16.5.10

Dov'è finito il tuo amore.

Un benessere inaudito ci illuminava le palpebre, mi dormivi sul ventre e il paradiso sarebbe potuto miseramente esplodere da un momento all'altro.
Sapevamo per certo che un giorno tutto questo sarebbe diventato nostro, ma non osavamo metabolizzarlo, perchè in fondo ci accontentiamo di poco.
Sentivo rombare quei motori ansanti sotto le unghie, non si fermavano, insistenti coprivano il cielo di un grigio amorfo e i consigli promozionali ci intimavano la calma.
La telecinesi che abbiamo sempre desiderato, tracce di lutto, attese interminabili, e l'apparato respiratorio continuava a marcire come fosse il suo fine ultimo.
Nell'aria si sentiva biascicare Dov'è il tuo amore.
La nostra storia appuntata sul calendario ci suggeriva che quello era solo l'inizio, e a noi dopotutto sembrava l'unica soluzione, dal momento che il tripudio ingenuo dei nostri animi acerbi non trovava ragion d'essere da nessuna parte.
Ti immaginavo tra la folla con gli occhi rivolti altrove in cerca di un mal di vivere minore.
E i poeti del dopoguerra ci piombavano addosso come meteoriti spente prima del lancio, come fiaccole nei nostri momenti di gloria, che a pensarci bene eravamo noi ad attivare i meccanismi dei corpi celesti.
Le abrasioni sui ventricoli nei momenti opportuni.
I miei denti stretti sembravano non voler proferire parola, inerme, mi avresti diagnosticato la sindrome di Stendhal se avessi potuto. Ti perdevi in gesti bucolici, e così avrei voluto vederti per sempre.
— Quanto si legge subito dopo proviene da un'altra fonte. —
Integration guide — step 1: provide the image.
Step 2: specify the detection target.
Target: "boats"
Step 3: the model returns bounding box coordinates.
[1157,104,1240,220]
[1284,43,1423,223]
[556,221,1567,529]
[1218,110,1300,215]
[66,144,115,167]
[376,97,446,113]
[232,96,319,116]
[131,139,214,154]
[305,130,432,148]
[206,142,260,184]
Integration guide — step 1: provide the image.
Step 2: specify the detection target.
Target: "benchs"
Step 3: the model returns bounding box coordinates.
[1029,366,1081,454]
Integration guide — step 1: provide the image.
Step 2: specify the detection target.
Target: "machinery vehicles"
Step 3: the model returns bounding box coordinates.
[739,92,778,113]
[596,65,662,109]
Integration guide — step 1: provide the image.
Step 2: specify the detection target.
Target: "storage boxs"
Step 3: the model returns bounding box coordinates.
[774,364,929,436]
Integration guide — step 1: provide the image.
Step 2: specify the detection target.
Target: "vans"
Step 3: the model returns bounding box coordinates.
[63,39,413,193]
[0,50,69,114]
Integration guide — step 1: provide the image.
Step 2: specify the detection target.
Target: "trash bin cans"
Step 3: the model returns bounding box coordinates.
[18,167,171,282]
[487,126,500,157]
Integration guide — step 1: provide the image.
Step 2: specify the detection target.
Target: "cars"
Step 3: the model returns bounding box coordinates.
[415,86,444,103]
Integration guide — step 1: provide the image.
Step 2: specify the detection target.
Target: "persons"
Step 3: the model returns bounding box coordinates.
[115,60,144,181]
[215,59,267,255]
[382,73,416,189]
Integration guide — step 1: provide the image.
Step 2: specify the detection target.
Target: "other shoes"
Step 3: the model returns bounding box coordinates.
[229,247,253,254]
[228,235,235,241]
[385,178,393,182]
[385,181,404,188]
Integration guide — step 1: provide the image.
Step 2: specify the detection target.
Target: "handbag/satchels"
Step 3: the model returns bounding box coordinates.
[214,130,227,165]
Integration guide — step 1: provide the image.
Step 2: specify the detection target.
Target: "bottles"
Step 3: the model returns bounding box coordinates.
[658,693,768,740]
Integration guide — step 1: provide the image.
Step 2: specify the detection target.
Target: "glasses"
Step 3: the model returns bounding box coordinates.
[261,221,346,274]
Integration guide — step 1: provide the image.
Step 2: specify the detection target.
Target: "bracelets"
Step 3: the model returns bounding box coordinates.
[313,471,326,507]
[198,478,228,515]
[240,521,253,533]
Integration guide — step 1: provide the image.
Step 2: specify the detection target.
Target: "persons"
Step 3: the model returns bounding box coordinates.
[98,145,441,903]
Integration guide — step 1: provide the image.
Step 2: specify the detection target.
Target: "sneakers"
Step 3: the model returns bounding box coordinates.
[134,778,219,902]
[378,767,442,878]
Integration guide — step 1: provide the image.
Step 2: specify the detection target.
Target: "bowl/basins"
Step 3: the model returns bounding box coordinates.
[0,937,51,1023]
In tempi dissacranti di notti insonni e immense continuavamo a implorarci pietà e ci chiedevamo cosa mai sarebbe successo se avessimo perso il fiato proprio in quell'istante.
E mantenevo lo sguardo fisso sulle mie ginocchia impure, "non saremo mai nobili" bisbigliavo in un timido sussurro che sarebbe diventato fuoco tra le mie labbra rosse, carbone ardente che ingoiavo a stento.
Scrutavamo le nostre ombre per assicurarci che fosse tutto vero, sebbene sapessimo che i prigionieri delle caverne platoniche ci avrebbero universalmente demoralizzati.
Momenti e i loro occhi scarnificati.
Cosa ne sarebbe di Catullo se gli astri lo scaraventassero in questo secolo di fango e nevrosi? E cosa delle sue perversioni furenti e dei sanguinosi amori? Cosa degli sputi di Bukowski, delle donne oscene negli anfratti di Parigi, dei discorsi sinuosi dei marinai? Il languore delle nostre cicatrici.
E per un attimo pensai di sfiorare la libertà.